Это свидетельство выпускника Пушкина, по успехам — 26-го из 29.
Большая золотая медаль — Владимиру Вольховскому, вторая золотая — Александру Горчакову.
Говорили, будто Горчакову не дали первой медали, чтобы не подчёркивать предпочтения знатности. Честолюбивому князю важно окончить Лицей первым, но ещё более он радуется своему второму месту, так как Вольховскому «золото» нужнее: он небогат, без связей. Для такого честолюбия, как у Горчакова, очень часто лучшее место — второе, иногда даже последнее (но на пути к самому первому!).

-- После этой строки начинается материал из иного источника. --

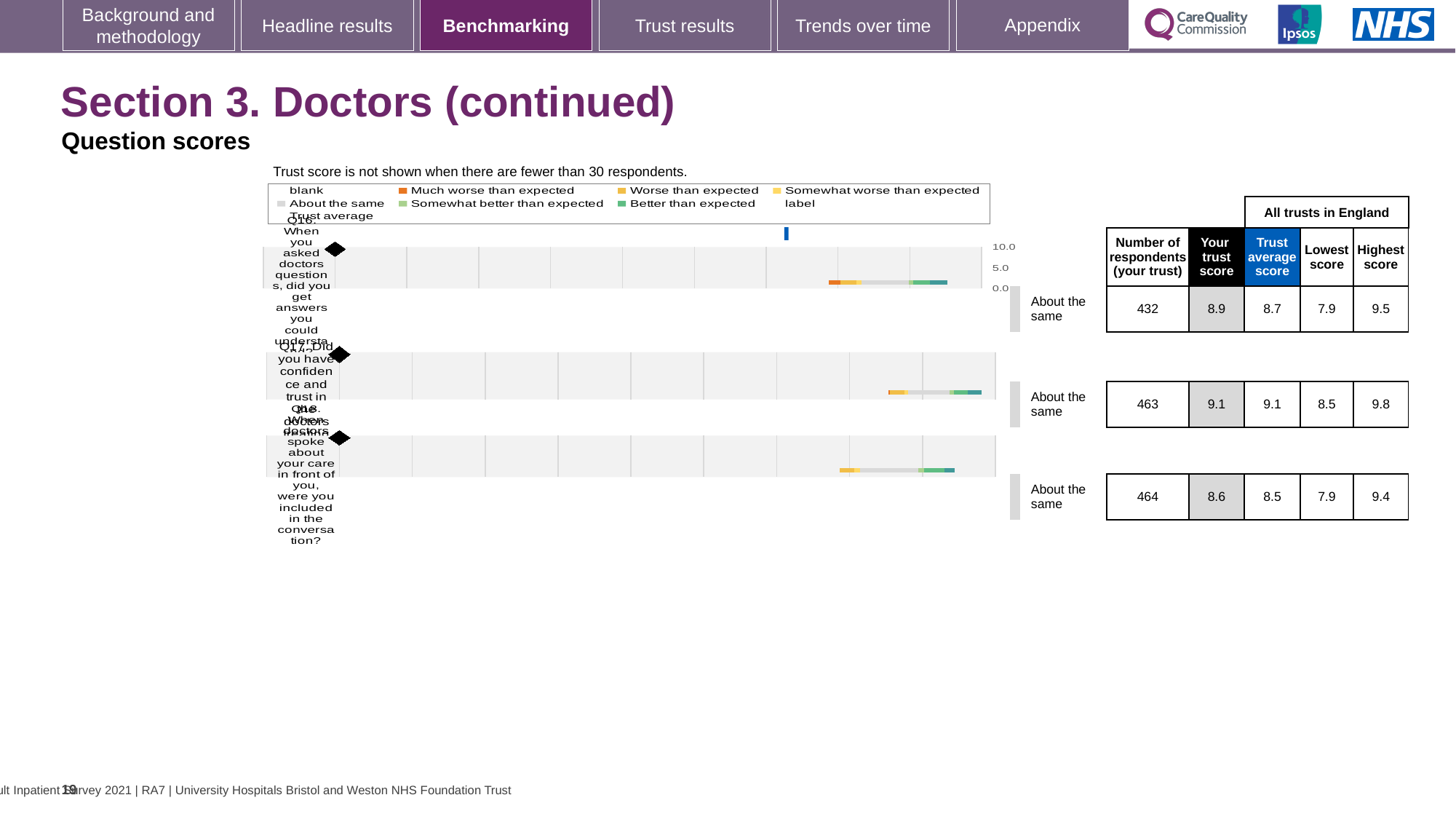
For Q16, what is the difference between 'Your trust score' and the trust average score? 0.2 What is the trust average score for Q18 (When doctors spoke about your care in front of you, were you included in the conversation)? 8.5 For Q18, which is larger: 'Your trust score' or the trust average score? Your trust score Which question has the highest 'Your trust score'? Q17 Which question has the lowest 'Your trust score'? Q18 What is the 'Your trust score' for Q17 (Did you have confidence and trust in the doctors treating you)? 9.1 According to the note above the chart, when is the trust score not shown? When there are fewer than 30 respondents How many questions (categories) are plotted in the chart? 3 What kind of chart is used to show the question scores on this slide? bar chart What benchmark category is shown for Q16? About the same What is the highest score across all trusts in England for Q17? 9.8 How many respondents (your trust) are shown for Q16? 432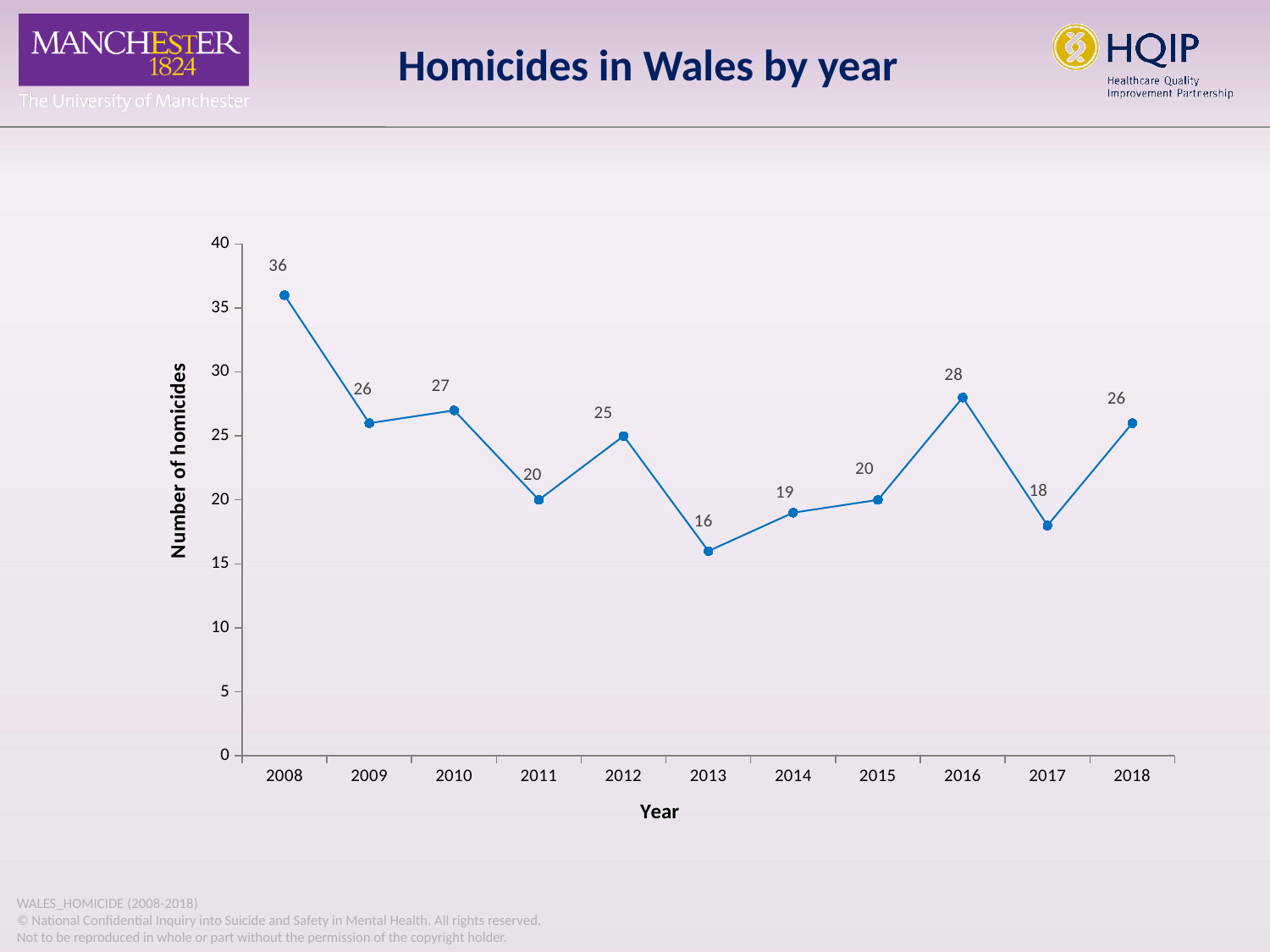
How many years are plotted on the chart? 11 Which year has the lowest number of homicides? 2013 What is the number of homicides in Wales in 2016? 28 What is the number of homicides in Wales in 2008? 36 What is the difference in the number of homicides between 2008 and 2013? 20 Which year has the highest number of homicides? 2008 What is the label of the y axis? Number of homicides What is the number of homicides in Wales in 2013? 16 Which year had more homicides, 2012 or 2014? 2012 What kind of chart is shown on the slide? Line chart What is the difference in the number of homicides between 2016 and 2017? 10 Is the number of homicides in 2017 greater or less than 20? less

Вольховского по его желанию зачисляют прапорщиком в гвардию. Горчакова — чиновником IX класса (титулярным советником) в коллегию иностранных дел; его гражданский чин соответствует военному рангу Вольховского. Для восемнадцатилетних, никогда не служивших молодых людей,— недурное начало карьеры: низший класс в «табели о рангах» XIV; они же начинают на пять ступеней выше, точнее говоря, 17 человек получают IX класс: в первую очередь серебряные медалисты, а также (был такой термин): «имеющие право на серебряную медаль» — Маслов, Кюхельбекер, Ломоносов, Есаков, Корсаков, Корф, Саврасов. Ученики же послабее получают X класс («коллежского секретаря») или первый офицерский чин прапорщика, но не в гвардию, а в армию. Пушкин среди них,— так многие годы будет подписывать,— в официальных бумагах «10-го класса Пушкин»; только в конце жизни, получив низший придворный чин камер-юнкера, поэт продвинется на ранг выше также и по служебной лестнице. Погибнет — «9-го класса камер-юнкером Пушкиным».